税理士法人によっては、対応する税理士によって力量も異なりますが、私たちは誰が対応したとしても、質の高いサービスが提供できると自負しています。
-相続の対応で一番心がけている点は何でしょうか?
相続は個別性が非常に強く、それぞれのご家族によっても全く異なります。
ですので、お客様がどのようなタイプかに合わせて、私たちも対応を変化させています。
例えば遺産分割協議をする際に、ご家族によっては税理士がある程度、最初から遺産分割方法を提示した方が良い場合もあれば、余計な提案はせずにまっさらなままで臨んだ方が良いというご家族もいらっしゃいます。
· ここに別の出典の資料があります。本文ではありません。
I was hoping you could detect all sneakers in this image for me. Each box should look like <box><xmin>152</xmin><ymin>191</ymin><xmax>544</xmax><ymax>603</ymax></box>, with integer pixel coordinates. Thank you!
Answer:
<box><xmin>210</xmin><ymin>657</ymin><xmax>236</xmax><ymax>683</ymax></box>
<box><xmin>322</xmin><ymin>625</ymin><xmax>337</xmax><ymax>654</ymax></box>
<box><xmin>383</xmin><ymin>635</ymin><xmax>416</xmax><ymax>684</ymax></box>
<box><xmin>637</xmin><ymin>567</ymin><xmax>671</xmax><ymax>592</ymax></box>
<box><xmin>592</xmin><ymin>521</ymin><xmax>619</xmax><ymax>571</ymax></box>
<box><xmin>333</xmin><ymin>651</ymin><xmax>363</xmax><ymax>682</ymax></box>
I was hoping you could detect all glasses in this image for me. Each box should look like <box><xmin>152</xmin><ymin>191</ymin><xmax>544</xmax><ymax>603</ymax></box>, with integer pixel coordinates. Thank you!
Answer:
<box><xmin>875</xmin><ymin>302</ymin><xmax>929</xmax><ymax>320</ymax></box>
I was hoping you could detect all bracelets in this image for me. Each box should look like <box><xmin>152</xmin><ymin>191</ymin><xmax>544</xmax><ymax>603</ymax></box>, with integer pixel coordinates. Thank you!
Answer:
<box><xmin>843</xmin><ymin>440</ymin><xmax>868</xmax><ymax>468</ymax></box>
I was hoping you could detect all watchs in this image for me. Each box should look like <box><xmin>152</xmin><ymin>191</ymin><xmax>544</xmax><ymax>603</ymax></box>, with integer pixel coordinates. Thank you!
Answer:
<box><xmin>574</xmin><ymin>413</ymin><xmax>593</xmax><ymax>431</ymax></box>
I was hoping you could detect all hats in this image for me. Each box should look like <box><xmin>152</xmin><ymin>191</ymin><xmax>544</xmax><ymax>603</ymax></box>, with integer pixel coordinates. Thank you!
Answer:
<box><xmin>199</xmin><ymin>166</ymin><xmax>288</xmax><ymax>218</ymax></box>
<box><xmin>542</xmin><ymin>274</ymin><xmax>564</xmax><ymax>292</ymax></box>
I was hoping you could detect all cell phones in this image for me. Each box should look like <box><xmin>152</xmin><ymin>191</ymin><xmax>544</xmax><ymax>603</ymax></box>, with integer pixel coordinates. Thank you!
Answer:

「自分たちで決めたい」というご家族に、こちらから案を提示したらかえって気分を害されてしまうでしょうし、反対に「方向性を示して欲しい」というご家族にまっさらな状態で行っても「何もアドバイスしてくれない」となってしまいます。
これは非常に細かいところではあるのですが、経験がないとわからない部分でもあります。
-ご家族のタイプによって相続のお手伝いの仕方も変わるのですね
はい。また、相続の内容がもめそうかどうか?という点も重要です。
相続人同士の雰囲気から伝わることもあるでしょうし、財産の構成でも「もめやすい財産構成」と「もめにくい財産構成」があります。
もし、遺産の中に預金が多ければ、あまりもめるようなことなく、遺産分割が進むでしょう。しかし、相続財産の多くを不動産が占めており、相続人の人数も多いと、どう分ければ良いのか話し合いが難航することも多いでしょう。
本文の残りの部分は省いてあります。